WSP’s Take: This was a very interesting article and does explain why we see 75% or more of mutual funds underperform the market each year. The explanation goes like this: the returns of individual stocks are not distributed normally (like a bell curve). There is a skew to the left, because each year there are a handful of stocks that do very well, shifting the average return up and leaving most stocks to do worse than average. It’s kind of like how you got 100% on the test when most students got 50%, but your 100% pushes the average from 50% to 55%. Because you “broke the curve”, most students will do below average.
Because mutual fund managers hold a basket of individual stocks, their returns are distributed in the same way. Using our test analogy, the S&P 500 got a 55% on the test, while most mutual funds only got 50%. This is why more than half of mutual funds underperform the market.

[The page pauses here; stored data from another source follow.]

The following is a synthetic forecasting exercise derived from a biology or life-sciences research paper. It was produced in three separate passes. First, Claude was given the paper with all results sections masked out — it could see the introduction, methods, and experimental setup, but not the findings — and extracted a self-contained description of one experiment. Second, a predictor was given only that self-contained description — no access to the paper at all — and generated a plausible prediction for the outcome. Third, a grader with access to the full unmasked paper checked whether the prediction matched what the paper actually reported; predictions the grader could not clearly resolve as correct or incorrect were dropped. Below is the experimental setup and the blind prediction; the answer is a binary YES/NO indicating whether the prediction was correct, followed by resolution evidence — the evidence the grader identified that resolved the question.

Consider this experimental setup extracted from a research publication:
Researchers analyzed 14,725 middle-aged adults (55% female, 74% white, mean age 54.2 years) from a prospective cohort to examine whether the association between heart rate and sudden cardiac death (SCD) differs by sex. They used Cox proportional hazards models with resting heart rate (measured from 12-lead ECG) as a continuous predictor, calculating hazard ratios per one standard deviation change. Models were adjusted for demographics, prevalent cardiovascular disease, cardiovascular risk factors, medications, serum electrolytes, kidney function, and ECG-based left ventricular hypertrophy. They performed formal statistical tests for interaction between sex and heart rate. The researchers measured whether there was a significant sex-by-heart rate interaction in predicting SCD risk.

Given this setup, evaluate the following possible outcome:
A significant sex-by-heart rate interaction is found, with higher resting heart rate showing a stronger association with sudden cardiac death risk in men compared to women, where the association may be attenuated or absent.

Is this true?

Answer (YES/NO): NO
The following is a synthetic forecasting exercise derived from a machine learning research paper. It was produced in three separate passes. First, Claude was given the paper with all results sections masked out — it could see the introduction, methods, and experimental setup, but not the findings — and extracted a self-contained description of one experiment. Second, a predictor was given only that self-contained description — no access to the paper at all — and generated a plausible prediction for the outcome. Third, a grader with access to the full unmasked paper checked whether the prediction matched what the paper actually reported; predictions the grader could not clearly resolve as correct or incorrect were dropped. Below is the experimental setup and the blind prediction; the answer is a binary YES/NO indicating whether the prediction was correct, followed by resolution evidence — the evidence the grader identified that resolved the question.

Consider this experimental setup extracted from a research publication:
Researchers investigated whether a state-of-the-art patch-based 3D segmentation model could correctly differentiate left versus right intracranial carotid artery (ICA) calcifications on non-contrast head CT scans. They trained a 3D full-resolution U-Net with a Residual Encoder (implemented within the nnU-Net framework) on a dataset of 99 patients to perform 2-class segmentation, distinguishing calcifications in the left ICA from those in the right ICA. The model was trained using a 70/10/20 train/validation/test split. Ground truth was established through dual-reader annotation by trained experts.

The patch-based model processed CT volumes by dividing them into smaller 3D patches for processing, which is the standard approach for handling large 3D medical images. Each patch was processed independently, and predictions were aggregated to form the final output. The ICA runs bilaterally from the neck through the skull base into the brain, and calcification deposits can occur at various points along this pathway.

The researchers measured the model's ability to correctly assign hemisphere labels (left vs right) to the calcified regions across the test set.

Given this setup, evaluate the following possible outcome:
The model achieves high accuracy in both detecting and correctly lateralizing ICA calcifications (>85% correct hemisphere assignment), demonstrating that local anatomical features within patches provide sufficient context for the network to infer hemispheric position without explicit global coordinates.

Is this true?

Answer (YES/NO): NO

While I think this is an interesting statistical phenomenon, the ultimate reason why investors underperform the market is because of high fees, not because of skew. While most mutual fund managers will underperform the market, those that overperform more than make up the difference. Unfortunately, you cannot know in advance which fund managers will outperform the market. In the absence of fees, your expected return would equal the S&P 500, although in any given year, you are more likely to underperform. It’s the fees that mutual funds charge which erode your returns, not the skew.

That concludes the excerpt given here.